--- Begin Text excerpt ---

See also Note 13 to the Consolidated Financial Statements included in EA’s Annual Report on Form 10-K for the
period ended March 31, 2009 for additional information about these equity awards and related plans.
OTHER INFORMATION
RELATED PERSON TRANSACTIONS POLICY
Our Board of Directors has adopted a written Related Person Transactions Policy. The purpose of the policy is to
describe the procedures used to identify, review, approve or ratify and, if necessary, disclose (i) any transaction,
arrangement or relationship (or any series of similar transactions, arrangements or relationships) in which EA
(including any of its subsidiaries) was, is or will be a participant and the amount involved exceeds $120,000, and
in which any “related person” had, has or will have a direct or indirect interest, or (ii) any transaction for which
EA’s Global Code of Conduct would require approval of the Board of Directors. For purposes of the policy, a
“related person” is (a) any person who is, or at any time since the beginning of EA’s last fiscal year was, a
director or executive officer of EA or a nominee to become a director of EA, (b) any person who is known to be
the beneficial owner of more than 5% of any class of EA’s voting securities, (c) any immediate family member
or person sharing the household (other than a tenant or employee) of any of the foregoing persons, and (d) any
firm, corporation or other entity in which any of the foregoing persons is employed or is a partner or principal or
in a similar position or in which such person has a 10% or greater beneficial ownership interest.

--- End Text excerpt ---
--- Begin Records shown ---

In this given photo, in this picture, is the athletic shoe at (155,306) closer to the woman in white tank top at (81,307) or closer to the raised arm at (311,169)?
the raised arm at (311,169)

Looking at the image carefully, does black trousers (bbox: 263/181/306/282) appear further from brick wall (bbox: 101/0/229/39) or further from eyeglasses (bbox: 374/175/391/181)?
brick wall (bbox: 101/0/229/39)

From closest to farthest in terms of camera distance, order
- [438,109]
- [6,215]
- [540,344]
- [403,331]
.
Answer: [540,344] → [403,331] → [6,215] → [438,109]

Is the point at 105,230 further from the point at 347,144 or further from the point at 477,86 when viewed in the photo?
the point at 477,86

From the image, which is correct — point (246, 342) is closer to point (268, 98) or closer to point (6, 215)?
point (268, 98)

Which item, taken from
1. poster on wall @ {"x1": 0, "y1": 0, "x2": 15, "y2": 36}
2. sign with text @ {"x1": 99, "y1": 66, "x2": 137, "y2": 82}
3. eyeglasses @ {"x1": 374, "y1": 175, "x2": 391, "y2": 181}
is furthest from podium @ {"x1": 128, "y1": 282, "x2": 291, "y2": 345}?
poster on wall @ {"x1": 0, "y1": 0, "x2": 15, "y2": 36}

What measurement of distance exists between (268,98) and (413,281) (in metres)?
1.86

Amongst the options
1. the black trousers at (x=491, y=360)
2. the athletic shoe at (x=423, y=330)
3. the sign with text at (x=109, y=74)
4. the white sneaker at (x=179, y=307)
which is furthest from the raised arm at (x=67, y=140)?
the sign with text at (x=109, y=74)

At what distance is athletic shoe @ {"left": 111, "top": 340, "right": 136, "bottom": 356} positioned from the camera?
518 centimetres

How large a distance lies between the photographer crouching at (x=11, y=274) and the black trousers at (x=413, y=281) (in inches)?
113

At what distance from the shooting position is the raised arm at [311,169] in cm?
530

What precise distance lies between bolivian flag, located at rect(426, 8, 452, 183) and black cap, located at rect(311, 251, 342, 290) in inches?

--- End Records shown ---

- [Directives]
1. Translate into Spanish this sentence from the related person transactions excerpt: "Our Board of Directors has adopted a written Related Person Transactions Policy."
2. Output the stretch of the related person transactions excerpt from "See also Note" through "and related plans.", copied exactly.
3. For each statement below, say whether it agrees with the related person transactions excerpt. Answer yes or no and quote the words that decide it.
(a) The policy covers transactions in which the amount involved exceeds $100,000.
(b) A tenant sharing the household of an EA director counts as a related person.
(c) A person known to beneficially own more than 5% of any class of EA's voting securities is a related person.

- [Answer list]
1. Nuestra Junta Directiva ha adoptado una Política escrita de Transacciones con Personas Relacionadas.

2.
See also Note 13 to the Consolidated Financial Statements included in EA’s Annual Report on Form 10-K for the
period ended March 31, 2009 for additional information about these equity awards and related plans.

3.
(a) No: "the amount involved exceeds $120,000"
(b) No: "person sharing the household (other than a tenant or employee)"
(c) Yes: "any person who is known to be the beneficial owner of more than 5% of any class of EA’s voting securities"